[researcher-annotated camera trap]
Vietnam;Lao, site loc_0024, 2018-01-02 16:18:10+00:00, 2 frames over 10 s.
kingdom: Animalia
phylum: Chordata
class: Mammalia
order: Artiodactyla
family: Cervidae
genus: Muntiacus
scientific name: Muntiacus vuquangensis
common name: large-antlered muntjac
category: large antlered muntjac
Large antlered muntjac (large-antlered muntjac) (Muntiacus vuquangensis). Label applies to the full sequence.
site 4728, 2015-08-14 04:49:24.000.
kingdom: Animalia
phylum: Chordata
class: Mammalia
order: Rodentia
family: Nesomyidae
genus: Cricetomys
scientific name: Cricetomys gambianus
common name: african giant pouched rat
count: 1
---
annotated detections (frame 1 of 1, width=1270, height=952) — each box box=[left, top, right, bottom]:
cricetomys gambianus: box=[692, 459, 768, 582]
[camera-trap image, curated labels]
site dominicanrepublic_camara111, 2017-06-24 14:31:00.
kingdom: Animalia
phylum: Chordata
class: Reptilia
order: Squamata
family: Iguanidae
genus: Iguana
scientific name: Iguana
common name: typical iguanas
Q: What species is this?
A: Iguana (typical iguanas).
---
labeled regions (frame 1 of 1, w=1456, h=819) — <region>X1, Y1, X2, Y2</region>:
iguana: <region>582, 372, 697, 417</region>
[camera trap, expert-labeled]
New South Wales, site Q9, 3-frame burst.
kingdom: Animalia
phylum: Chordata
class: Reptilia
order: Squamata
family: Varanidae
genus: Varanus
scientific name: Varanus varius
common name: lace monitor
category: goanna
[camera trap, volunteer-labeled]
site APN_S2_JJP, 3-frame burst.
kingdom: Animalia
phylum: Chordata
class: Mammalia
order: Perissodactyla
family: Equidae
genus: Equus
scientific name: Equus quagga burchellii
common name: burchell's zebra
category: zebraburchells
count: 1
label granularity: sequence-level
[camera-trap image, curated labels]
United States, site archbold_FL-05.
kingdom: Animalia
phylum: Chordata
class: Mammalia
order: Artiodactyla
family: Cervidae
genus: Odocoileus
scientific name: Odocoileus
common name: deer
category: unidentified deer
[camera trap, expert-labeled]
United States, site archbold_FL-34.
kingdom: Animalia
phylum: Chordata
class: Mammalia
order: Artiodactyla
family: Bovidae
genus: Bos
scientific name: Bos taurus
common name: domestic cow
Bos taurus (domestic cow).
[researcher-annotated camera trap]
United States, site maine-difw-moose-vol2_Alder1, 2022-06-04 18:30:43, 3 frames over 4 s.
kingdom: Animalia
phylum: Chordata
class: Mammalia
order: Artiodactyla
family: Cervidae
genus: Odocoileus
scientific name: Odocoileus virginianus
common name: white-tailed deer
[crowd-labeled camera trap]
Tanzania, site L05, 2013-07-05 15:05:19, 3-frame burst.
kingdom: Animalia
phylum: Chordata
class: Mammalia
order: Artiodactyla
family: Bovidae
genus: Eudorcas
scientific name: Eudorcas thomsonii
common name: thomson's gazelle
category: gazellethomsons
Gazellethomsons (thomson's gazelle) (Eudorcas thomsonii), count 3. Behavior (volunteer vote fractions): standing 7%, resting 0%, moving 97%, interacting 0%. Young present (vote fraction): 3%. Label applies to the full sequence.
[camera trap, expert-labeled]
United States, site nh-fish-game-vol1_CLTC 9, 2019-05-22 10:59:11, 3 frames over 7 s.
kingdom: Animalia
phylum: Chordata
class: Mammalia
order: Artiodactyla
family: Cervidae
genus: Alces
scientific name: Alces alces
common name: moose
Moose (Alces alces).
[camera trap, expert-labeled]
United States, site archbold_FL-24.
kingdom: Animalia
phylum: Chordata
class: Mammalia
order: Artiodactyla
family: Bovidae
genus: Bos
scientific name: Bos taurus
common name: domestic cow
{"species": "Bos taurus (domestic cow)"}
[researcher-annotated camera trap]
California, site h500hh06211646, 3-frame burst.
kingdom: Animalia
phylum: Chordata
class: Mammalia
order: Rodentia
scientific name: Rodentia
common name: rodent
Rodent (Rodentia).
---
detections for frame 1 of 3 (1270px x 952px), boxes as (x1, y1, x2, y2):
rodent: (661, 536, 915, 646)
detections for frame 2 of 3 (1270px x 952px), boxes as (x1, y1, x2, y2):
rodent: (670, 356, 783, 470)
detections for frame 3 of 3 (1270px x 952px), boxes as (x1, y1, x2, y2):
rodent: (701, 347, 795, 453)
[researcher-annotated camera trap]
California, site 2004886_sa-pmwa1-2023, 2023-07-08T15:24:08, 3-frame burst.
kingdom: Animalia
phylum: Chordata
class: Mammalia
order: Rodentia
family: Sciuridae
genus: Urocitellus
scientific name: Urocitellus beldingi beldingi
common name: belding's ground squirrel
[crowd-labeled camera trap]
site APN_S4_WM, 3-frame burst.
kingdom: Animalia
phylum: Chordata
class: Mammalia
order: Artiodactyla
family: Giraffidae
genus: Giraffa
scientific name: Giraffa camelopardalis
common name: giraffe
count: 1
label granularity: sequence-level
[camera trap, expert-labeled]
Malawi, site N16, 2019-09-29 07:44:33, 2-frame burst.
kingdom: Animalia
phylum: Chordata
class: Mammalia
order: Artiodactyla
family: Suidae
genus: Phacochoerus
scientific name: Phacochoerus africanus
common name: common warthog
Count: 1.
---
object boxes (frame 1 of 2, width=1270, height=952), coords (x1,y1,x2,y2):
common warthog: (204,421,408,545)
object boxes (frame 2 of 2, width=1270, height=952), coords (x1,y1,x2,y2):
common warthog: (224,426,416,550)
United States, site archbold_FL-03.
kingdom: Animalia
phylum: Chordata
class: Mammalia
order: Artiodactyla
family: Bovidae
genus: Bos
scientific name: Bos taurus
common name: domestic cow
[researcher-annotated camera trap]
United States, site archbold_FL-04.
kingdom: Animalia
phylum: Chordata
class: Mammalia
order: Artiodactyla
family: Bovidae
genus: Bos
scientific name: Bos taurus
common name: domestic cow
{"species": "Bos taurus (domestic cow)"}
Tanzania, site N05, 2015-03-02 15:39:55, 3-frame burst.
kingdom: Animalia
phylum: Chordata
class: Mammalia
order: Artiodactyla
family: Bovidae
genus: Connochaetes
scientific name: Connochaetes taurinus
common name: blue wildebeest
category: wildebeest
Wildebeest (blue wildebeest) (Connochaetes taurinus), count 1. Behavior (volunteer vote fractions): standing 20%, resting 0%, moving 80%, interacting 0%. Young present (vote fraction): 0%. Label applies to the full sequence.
================
**Task goal:** With the line holding "genus: Alces" as the first and the line holding "common name: belding's ground squirrel" as the last, please transcribe exactly the lines of the material above in that range and nothing else.

**Task solution:**
genus: Alces
scientific name: Alces alces
common name: moose
Moose (Alces alces).
[camera trap, expert-labeled]
United States, site archbold_FL-24.
kingdom: Animalia
phylum: Chordata
class: Mammalia
order: Artiodactyla
family: Bovidae
genus: Bos
scientific name: Bos taurus
common name: domestic cow
{"species": "Bos taurus (domestic cow)"}
[researcher-annotated camera trap]
California, site h500hh06211646, 3-frame burst.
kingdom: Animalia
phylum: Chordata
class: Mammalia
order: Rodentia
scientific name: Rodentia
common name: rodent
Rodent (Rodentia).
---
detections for frame 1 of 3 (1270px x 952px), boxes as (x1, y1, x2, y2):
rodent: (661, 536, 915, 646)
detections for frame 2 of 3 (1270px x 952px), boxes as (x1, y1, x2, y2):
rodent: (670, 356, 783, 470)
detections for frame 3 of 3 (1270px x 952px), boxes as (x1, y1, x2, y2):
rodent: (701, 347, 795, 453)
[researcher-annotated camera trap]
California, site 2004886_sa-pmwa1-2023, 2023-07-08T15:24:08, 3-frame burst.
kingdom: Animalia
phylum: Chordata
class: Mammalia
order: Rodentia
family: Sciuridae
genus: Urocitellus
scientific name: Urocitellus beldingi beldingi
common name: belding's ground squirrel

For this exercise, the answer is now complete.